• [GIVEN TEXT]
○ ○ ○ ○ ○

Shouldn't need to prime anything, if it's all new construction. Just go straight to dryfall. Figure 50-100sq/ft per gallon, but you'll see once you actually start spraying. Don't buy all the paint at once, obviously.

Do the math, using the actual square footage of the floor. 15000/75 = 200 gallons or 40 five gallon pails.

No need to try to figure out the EXACT area of the ceiling, etc. It is worth working out the area of the beams, since each linear foot of beam actually has about 5-6 square feet of metal.

I will add, this is one of those things where having experience in spraying and applying the coating will save your ass come estimate time. You can literally do ALL the math, and figure out the EXACT surface area to be painted, but if you're blowing half the paint off into empty space due to a number of conditions, it really doesn't matter at all. It's better to know how much work you can do with one pail of paint, given the ceiling type. After hundreds of hours of spraying, that's how I know I can do 80sq/ft per gallon, with 3' open web joists, which is what most buildings use where I live. I also know I can do about 2000-2500sq/ft per day, depending on obstacles (like having to mask off an exterior wall), or just how lazy I'm feeling.

○ ○ ○ ○ ○

• [TASK ITEM A] List the three things the thread on dryfall spraying calls unnecessary or warns against doing.
• [TASK ITEM B]
Answer these from the dryfall thread:
(i) How many five-gallon pails does the 15000/75 calculation come to?
(ii) About how many square feet of metal does each linear foot of beam have?
(iii) What kind of joists do most buildings use where the writer lives?
• [TASK ITEM C] Using the dryfall thread, explain why knowing how much one pail covers on a given ceiling type is better than working out the exact surface area.
Answer from the thread on dryfall spraying alone.

○ ○ ○ ○ ○

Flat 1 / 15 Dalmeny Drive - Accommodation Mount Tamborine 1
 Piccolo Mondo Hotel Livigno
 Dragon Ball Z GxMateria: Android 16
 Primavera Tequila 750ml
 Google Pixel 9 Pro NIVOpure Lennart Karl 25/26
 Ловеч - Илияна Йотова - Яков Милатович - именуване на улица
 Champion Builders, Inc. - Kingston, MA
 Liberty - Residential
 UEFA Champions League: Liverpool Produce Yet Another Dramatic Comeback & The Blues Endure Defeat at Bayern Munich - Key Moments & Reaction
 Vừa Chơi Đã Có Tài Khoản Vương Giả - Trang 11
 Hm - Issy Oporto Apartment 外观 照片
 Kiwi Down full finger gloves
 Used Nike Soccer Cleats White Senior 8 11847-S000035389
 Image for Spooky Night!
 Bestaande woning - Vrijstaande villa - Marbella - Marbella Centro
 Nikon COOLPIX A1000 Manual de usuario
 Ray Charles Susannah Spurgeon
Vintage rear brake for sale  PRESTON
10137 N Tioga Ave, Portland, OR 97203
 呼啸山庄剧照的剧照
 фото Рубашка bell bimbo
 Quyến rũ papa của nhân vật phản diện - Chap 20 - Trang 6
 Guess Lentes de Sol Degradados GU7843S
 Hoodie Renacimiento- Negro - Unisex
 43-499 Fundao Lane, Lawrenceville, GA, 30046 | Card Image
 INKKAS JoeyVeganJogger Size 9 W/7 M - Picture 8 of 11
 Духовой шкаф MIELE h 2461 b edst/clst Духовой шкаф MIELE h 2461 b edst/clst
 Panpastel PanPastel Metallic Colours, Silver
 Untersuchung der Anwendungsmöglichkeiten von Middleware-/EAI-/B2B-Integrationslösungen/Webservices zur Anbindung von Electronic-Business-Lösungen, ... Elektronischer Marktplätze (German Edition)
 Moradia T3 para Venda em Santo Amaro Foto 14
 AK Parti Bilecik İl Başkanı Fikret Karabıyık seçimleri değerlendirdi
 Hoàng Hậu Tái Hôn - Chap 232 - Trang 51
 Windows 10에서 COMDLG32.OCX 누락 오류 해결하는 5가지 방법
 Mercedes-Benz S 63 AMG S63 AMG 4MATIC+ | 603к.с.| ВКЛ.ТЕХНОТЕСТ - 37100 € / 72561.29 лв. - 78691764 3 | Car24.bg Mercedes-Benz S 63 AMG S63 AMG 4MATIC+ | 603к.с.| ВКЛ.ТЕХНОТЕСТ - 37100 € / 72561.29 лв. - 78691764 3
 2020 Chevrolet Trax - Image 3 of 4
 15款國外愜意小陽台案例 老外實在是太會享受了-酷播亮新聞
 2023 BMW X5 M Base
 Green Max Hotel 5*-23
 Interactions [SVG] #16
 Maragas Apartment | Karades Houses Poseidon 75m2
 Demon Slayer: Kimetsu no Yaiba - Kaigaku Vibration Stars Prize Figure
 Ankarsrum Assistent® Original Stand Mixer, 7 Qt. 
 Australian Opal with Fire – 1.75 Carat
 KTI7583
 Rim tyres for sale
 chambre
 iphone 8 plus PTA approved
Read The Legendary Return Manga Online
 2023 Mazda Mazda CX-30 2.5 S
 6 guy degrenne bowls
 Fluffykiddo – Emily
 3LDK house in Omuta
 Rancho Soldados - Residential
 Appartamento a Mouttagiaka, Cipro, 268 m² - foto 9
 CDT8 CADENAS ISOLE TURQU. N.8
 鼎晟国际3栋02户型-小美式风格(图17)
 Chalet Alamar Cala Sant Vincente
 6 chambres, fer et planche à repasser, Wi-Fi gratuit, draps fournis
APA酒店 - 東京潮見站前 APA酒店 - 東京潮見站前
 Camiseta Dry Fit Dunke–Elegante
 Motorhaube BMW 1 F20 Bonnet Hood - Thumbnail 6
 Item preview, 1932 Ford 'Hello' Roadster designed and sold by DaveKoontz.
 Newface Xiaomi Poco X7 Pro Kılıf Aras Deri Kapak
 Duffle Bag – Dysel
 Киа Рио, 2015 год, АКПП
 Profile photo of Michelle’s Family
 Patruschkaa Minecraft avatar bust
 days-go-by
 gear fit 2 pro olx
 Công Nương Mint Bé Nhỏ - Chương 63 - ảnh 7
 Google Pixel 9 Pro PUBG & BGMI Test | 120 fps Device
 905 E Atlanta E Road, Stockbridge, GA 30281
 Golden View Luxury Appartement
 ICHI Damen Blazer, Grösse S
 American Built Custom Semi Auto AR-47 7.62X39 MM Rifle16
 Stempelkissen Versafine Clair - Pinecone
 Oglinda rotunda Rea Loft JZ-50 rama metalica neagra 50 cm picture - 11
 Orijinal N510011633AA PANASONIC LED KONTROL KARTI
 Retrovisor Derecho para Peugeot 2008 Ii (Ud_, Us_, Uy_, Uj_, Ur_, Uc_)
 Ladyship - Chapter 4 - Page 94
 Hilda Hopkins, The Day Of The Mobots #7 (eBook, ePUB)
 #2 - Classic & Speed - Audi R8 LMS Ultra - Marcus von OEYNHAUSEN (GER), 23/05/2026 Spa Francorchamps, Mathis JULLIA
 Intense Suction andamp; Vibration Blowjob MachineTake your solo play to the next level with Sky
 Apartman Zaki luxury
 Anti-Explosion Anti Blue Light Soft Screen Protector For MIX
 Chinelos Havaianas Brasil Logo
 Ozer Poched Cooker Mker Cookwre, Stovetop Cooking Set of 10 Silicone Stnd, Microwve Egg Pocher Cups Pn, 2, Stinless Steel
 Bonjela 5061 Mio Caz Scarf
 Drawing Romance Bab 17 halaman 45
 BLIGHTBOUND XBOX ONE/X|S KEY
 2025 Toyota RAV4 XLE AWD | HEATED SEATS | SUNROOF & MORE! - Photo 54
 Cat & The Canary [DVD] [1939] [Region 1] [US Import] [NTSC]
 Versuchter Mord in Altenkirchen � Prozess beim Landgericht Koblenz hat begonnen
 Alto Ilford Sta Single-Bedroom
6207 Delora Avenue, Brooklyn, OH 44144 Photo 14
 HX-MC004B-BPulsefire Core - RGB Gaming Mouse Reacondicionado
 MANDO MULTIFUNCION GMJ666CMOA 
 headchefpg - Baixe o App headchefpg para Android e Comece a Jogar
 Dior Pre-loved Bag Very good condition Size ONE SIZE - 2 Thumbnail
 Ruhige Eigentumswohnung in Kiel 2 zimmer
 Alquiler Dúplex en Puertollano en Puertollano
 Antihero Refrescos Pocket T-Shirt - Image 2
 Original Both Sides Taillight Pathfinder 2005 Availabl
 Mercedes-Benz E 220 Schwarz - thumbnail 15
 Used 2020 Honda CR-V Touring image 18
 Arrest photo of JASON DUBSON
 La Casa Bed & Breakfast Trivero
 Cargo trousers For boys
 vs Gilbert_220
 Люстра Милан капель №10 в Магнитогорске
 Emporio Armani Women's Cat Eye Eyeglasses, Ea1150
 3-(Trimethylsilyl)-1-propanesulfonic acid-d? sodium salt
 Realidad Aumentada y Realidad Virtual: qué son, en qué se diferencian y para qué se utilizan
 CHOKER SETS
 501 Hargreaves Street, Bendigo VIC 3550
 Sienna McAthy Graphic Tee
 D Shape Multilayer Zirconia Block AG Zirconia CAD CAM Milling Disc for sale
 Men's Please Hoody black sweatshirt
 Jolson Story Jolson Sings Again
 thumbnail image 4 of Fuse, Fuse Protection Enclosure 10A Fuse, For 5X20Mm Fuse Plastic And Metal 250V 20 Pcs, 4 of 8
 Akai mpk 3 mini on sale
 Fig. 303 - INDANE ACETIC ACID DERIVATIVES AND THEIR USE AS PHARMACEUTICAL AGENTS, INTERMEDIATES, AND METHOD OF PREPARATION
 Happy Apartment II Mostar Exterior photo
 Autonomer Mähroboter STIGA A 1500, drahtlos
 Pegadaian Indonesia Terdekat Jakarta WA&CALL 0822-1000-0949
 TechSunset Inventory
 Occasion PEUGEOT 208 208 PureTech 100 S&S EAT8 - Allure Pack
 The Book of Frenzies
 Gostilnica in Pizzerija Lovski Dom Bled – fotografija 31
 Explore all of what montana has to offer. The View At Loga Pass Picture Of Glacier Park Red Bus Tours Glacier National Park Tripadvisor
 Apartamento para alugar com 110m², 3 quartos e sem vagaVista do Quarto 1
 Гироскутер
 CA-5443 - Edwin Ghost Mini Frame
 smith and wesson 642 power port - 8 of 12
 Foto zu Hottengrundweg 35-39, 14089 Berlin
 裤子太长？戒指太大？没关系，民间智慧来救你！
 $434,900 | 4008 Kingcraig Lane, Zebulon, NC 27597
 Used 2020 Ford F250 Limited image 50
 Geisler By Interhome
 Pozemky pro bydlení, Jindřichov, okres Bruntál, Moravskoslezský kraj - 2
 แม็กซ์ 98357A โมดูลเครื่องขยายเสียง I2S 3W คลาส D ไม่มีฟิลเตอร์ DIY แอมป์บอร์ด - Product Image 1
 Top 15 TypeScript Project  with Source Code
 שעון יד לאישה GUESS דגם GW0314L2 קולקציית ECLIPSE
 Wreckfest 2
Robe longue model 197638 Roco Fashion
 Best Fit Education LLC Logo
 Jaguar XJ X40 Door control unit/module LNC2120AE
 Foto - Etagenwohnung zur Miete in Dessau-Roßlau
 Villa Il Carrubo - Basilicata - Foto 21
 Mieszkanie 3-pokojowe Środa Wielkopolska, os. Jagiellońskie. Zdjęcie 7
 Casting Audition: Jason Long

○ ○ ○ ○ ○

• [WRITTEN RESPONSE A]
- Priming, if it's all new construction
- Buying all the paint at once
- Trying to figure out the exact area of the ceiling

• [WRITTEN RESPONSE B]
(i) 40 five-gallon pails (200 gallons)
(ii) About 5-6 square feet
(iii) 3' open web joists

• [WRITTEN RESPONSE C] Even if you figure out the exact surface area, a number of conditions can make you blow half the paint off into empty space, so the exact figure doesn't matter. Knowing what one pail actually covers on that ceiling type gives a more useful estimate.